MAC: Mines and Communities

Mining: The Civil-society View (5)

Published by MAC on 2007-01-13
Source: Manila Times ()

Mining: The civil-society view (5)

The price of Philippine mining

NATURE FOR LIFE - By Anabelle E.Plantilla, Manila Times

13th January 2007

Money is all what it all comes down to. The Financial or Technical Assistance Agreement (FTAA) that allows for 100 percent foreign ownership of a mining firm is the biggest draw to foreign mining companies, not for legal or logistical purposes-Mar­copper's proof enough that a firm can escape all legal sanction by simply existing in the Philippines-but for sheer money reasons. Under the rules of the FTAA, all profits the company makes on its mine are for the company. It will not pay taxes for years. All its profits, all its earnings may be brought out of the country.

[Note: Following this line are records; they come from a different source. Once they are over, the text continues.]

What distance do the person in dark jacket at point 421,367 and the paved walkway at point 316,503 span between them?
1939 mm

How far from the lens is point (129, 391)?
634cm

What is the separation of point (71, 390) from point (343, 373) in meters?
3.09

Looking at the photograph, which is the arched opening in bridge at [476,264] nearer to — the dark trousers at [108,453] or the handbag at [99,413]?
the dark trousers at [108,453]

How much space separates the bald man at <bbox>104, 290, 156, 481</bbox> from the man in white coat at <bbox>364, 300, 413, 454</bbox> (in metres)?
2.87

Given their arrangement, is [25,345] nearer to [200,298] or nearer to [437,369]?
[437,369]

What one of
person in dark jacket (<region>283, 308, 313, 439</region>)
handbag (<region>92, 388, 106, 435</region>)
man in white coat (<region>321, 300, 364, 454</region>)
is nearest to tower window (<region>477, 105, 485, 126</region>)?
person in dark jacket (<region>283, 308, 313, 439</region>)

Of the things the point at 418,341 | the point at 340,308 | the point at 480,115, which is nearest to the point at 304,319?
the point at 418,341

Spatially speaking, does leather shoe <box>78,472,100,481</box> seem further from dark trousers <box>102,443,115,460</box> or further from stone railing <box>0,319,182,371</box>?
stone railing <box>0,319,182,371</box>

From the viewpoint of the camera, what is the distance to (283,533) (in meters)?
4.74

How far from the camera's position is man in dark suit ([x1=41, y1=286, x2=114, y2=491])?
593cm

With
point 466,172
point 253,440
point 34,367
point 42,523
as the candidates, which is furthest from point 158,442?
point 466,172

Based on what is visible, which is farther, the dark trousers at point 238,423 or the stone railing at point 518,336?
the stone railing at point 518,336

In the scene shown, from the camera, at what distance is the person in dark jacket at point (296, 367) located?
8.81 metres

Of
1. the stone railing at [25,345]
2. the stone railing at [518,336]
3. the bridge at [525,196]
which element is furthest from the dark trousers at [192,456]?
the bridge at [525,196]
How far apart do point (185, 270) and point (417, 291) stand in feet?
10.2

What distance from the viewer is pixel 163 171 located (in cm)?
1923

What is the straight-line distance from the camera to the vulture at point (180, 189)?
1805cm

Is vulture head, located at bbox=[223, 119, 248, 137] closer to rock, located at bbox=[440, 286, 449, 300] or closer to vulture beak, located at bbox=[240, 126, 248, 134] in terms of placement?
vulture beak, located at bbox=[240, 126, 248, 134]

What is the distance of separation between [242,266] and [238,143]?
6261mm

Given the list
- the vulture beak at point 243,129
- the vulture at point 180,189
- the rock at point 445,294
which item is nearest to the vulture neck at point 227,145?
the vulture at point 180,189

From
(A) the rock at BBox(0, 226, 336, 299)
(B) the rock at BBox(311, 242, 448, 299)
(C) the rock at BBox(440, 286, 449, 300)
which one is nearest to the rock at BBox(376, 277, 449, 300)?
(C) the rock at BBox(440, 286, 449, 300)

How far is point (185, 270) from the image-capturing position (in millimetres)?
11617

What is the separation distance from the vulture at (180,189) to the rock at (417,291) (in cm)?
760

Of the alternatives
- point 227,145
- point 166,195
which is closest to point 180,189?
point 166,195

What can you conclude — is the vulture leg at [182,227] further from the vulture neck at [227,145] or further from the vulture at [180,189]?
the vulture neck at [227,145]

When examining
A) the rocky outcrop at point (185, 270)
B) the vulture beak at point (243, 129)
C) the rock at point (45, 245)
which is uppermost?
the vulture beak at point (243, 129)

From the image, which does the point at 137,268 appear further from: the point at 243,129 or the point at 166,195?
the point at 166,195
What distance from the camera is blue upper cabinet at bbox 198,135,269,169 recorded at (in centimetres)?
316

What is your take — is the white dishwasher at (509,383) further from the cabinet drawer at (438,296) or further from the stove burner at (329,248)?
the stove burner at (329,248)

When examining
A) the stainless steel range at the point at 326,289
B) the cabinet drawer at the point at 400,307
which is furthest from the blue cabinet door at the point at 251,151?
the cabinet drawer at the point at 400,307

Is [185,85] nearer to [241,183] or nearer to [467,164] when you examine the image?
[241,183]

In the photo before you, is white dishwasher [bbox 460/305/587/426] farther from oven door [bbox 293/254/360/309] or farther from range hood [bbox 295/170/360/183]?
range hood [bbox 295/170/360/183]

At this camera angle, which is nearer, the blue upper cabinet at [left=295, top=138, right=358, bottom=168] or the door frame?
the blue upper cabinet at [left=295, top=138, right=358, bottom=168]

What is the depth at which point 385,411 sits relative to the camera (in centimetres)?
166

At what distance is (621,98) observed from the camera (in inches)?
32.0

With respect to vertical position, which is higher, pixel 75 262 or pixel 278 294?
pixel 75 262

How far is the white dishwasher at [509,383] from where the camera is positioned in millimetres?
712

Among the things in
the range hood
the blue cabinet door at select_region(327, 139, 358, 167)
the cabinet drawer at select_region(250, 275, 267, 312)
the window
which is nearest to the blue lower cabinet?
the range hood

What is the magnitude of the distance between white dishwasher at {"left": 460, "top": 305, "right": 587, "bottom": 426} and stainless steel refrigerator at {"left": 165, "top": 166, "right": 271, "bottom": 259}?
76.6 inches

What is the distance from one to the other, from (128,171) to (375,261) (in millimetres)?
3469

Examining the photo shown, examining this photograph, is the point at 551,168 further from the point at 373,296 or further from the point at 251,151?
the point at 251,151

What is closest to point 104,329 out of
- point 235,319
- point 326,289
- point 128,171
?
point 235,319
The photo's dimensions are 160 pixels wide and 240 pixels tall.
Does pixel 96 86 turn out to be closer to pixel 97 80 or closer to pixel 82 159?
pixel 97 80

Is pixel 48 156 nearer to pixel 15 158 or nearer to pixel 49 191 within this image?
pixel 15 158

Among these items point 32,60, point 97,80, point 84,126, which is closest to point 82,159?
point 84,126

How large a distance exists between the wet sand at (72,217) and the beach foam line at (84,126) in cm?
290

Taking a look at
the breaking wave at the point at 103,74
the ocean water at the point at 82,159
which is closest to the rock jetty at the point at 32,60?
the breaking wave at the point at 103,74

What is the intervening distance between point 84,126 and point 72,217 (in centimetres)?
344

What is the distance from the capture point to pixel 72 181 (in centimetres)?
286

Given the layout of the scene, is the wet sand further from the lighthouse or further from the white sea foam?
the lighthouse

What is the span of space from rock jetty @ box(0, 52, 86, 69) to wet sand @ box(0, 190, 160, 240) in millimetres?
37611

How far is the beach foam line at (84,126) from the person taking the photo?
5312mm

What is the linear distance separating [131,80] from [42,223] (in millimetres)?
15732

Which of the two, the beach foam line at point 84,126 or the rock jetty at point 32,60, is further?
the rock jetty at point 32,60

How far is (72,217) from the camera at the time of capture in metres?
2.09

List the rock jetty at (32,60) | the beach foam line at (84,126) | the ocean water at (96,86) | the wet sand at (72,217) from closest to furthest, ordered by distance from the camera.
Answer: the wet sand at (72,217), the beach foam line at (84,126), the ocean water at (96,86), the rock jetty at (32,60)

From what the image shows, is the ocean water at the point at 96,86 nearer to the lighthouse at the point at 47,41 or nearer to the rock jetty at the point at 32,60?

For these rules, the Mining Act of 1995 has been called the equal of the mining laws of such mining-intensive countries as the US, Canada and Australia. Does anyone else see the sizable difference between the Philippines and those three countries? Global studies on mining have shown that countries (such as several nations in Africa) who give their economy over to mining remain poor unless they echo the progression of the first world mining countries who developed industries around their mineral extraction. Some of these countries, such as Sierra Leone and Congo are known for their "bloody minerals." Sierra Leone has some of the richest diamond mines in the world, but their products are treated as "conflict diamonds" in an industry perpetuated through brutal military force and child slavery.

The Philippines' own mining history has shown that the provinces that are the highest producers of minerals-such as Agusan and Camarines Norte-are among the nation's poorest. Mining has not alleviated poverty even under conditions where the government was guaranteed a share of the profits, when companies were 60 percent Filipino-owned, prior to the Mining Act of 1995.

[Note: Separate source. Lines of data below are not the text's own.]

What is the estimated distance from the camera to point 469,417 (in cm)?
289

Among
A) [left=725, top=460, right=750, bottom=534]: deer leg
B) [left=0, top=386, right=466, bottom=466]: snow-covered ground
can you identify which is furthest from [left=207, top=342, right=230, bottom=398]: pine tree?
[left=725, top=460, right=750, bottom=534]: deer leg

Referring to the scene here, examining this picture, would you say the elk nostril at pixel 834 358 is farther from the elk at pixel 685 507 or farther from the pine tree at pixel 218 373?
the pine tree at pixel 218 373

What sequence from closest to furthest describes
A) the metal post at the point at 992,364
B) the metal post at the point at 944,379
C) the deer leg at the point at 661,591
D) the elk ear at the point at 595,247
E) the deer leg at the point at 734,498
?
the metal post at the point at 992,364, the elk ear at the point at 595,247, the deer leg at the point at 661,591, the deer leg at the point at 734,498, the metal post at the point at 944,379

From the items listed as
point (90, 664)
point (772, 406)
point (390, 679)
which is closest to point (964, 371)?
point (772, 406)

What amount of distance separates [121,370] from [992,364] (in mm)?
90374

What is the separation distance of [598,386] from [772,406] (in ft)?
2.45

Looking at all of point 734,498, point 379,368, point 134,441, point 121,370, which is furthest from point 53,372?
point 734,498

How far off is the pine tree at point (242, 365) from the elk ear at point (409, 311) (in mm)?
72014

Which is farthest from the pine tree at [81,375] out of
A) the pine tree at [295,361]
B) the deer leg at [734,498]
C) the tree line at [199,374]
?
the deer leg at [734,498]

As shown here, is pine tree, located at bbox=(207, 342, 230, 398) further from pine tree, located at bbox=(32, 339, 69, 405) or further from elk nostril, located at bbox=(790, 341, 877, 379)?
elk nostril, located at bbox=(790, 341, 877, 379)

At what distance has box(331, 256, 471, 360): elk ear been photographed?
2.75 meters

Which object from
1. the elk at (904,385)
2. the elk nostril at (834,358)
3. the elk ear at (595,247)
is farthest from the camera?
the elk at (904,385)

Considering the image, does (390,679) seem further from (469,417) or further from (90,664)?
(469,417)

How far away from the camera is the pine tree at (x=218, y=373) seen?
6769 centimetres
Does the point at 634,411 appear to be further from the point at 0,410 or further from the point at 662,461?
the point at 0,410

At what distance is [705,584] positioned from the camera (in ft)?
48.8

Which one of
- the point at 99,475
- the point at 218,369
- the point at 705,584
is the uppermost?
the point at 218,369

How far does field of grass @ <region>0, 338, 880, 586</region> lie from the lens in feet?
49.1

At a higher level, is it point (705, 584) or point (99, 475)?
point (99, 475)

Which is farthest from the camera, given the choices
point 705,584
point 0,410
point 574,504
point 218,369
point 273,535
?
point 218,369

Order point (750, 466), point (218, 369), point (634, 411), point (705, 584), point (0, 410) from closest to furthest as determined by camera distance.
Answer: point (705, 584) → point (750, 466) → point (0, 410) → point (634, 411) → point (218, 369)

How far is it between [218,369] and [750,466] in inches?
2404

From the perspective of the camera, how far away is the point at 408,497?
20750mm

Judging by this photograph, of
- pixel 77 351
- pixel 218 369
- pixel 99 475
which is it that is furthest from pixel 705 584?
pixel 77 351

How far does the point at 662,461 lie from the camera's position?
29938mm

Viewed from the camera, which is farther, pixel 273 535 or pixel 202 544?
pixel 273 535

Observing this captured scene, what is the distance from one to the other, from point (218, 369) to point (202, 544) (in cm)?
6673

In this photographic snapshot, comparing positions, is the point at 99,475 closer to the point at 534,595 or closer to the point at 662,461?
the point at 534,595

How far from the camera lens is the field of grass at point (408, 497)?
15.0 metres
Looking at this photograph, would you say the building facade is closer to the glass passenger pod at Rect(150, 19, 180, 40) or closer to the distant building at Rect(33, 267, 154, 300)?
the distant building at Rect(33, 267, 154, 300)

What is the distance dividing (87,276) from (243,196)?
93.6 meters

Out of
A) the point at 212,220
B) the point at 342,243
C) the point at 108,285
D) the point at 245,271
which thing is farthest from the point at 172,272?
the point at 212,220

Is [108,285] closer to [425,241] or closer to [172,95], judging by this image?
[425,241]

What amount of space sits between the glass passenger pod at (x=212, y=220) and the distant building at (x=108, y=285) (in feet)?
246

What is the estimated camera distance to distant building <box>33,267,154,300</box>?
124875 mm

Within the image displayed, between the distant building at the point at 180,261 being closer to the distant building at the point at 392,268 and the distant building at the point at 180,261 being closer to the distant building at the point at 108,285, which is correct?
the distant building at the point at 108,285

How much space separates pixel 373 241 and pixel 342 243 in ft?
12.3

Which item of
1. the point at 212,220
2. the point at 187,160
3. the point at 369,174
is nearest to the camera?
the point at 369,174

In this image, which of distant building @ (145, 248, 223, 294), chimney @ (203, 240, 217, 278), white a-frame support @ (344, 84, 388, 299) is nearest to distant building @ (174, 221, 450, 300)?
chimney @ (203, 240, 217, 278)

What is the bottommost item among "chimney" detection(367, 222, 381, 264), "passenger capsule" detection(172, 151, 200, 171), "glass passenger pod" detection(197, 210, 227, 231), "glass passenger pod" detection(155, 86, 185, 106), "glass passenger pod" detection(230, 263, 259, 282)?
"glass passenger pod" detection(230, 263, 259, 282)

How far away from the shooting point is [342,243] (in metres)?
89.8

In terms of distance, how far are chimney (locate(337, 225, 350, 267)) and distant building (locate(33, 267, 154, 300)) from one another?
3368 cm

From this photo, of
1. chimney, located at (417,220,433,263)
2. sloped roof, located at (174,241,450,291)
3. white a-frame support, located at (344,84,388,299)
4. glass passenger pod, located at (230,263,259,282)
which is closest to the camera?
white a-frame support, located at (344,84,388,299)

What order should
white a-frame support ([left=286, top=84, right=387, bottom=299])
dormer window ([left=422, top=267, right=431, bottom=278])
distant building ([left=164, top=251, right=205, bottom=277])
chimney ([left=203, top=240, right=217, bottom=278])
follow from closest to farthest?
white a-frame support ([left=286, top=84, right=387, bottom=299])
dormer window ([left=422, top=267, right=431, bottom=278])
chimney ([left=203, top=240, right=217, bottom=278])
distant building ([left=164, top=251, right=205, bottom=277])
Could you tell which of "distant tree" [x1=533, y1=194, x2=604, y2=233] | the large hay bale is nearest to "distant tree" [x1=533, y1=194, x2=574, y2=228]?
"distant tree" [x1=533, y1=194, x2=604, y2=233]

With FTAAs allowing totally foreign companies to extract, not to mention to repatriate all the wealth and enjoy tax holidays, where then will the Philippines profit from its own mineral wealth? If tons of gold are being shipped out of the country and the companies are doing this with the blessing of the government, where will the promised riches come from?

To explain at length is to enter a discussion of income transfers, excise taxes and the global economy. To make that long story short, the government hopes to profit off a company's crumbs. Since the profits of a mining company under such laws will be so large, the relatively tiny amount that the government will make will still be substantial. This is among those ideas that look excellent on paper but fail to get translated into reality. Hence, the disconnect among government officials. They base their ideas on a flawed system and introduce more flawed ideas to prop it up.

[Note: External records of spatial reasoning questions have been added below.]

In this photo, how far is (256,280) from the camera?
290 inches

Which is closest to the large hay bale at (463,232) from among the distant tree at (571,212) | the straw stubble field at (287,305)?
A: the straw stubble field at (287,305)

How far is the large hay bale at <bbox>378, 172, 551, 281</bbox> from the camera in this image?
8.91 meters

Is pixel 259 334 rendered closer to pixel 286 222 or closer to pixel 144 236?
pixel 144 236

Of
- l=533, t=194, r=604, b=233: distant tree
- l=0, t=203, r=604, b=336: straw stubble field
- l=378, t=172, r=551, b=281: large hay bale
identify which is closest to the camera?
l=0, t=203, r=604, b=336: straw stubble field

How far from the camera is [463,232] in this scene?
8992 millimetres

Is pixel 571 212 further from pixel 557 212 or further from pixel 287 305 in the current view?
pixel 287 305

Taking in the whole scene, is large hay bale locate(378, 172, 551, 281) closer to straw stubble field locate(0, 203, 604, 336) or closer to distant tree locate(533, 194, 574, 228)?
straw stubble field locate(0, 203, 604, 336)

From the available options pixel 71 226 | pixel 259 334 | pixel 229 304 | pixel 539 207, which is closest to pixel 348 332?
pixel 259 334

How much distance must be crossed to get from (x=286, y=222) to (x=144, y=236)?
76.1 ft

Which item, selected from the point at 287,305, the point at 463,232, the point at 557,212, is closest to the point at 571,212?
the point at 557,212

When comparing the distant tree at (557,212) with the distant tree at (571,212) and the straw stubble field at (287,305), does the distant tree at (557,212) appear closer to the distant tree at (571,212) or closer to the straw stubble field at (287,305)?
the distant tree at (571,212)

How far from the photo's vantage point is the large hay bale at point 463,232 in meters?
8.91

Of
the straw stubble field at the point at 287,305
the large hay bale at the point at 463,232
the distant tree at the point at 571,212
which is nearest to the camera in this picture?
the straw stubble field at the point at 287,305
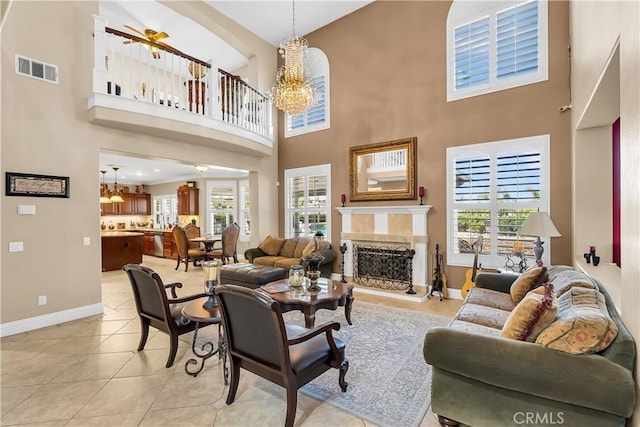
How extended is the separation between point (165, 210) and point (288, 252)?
7533mm

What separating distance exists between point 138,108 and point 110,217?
29.4 feet

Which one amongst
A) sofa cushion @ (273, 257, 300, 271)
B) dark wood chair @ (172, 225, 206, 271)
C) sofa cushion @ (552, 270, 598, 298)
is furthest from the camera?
dark wood chair @ (172, 225, 206, 271)

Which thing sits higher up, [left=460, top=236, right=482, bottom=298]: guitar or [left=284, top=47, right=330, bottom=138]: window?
[left=284, top=47, right=330, bottom=138]: window

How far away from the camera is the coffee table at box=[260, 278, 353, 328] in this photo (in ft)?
10.3

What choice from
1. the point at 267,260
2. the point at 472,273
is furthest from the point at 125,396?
the point at 472,273

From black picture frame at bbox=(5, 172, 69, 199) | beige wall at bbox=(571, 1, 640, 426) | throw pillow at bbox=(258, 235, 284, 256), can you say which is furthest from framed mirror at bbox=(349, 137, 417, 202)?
black picture frame at bbox=(5, 172, 69, 199)

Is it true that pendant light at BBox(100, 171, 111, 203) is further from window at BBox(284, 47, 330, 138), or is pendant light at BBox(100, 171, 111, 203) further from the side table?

A perceived stance of a tough but welcome approach to mining is flawed. The Mining Act is not tough on polluters. One of its Implementing Rules and Regulations involves charging companies P50 a ton of spilled tailings, no matter how much the costs of the environmental damage.

Put in simpler terms, this means that Marcopper would be charged a fine of some P80 million (about $1.63 million at today's 48-to-1 rate) for the estimated 1.6 million tons of tailings that spilled from its dam. After the spill, international agencies estimated that the cost of rehabilitating the Boac River would exceed $100 million. This fine is not only ridiculous, but painfully insulting to the people of Marinduque.

While the government may wish to exhibit toughness, it has shown constantly that it will bend over backwards for to please mining industry investors. Yet another provision says that a mining company need only receive permission from the two levels of the LGU-rather than all levels-to begin its mining operations. While the reality is that local government is indeed fractious and racked with factional power struggles, this type of decision-making ren­ders the participation of the people of communities moot. For it is the communities, those directly affected by mining that will protest it, while local and provincial authorities will find little to object to. Definitely not the money. This forced marginalization of citizens and communities opposed to mining ventures ensures that everyone who isn't coming with back hoes and millions in foreign currency receives little or no attention from government. Unless it is attention to bring them around into favoring the mining venture.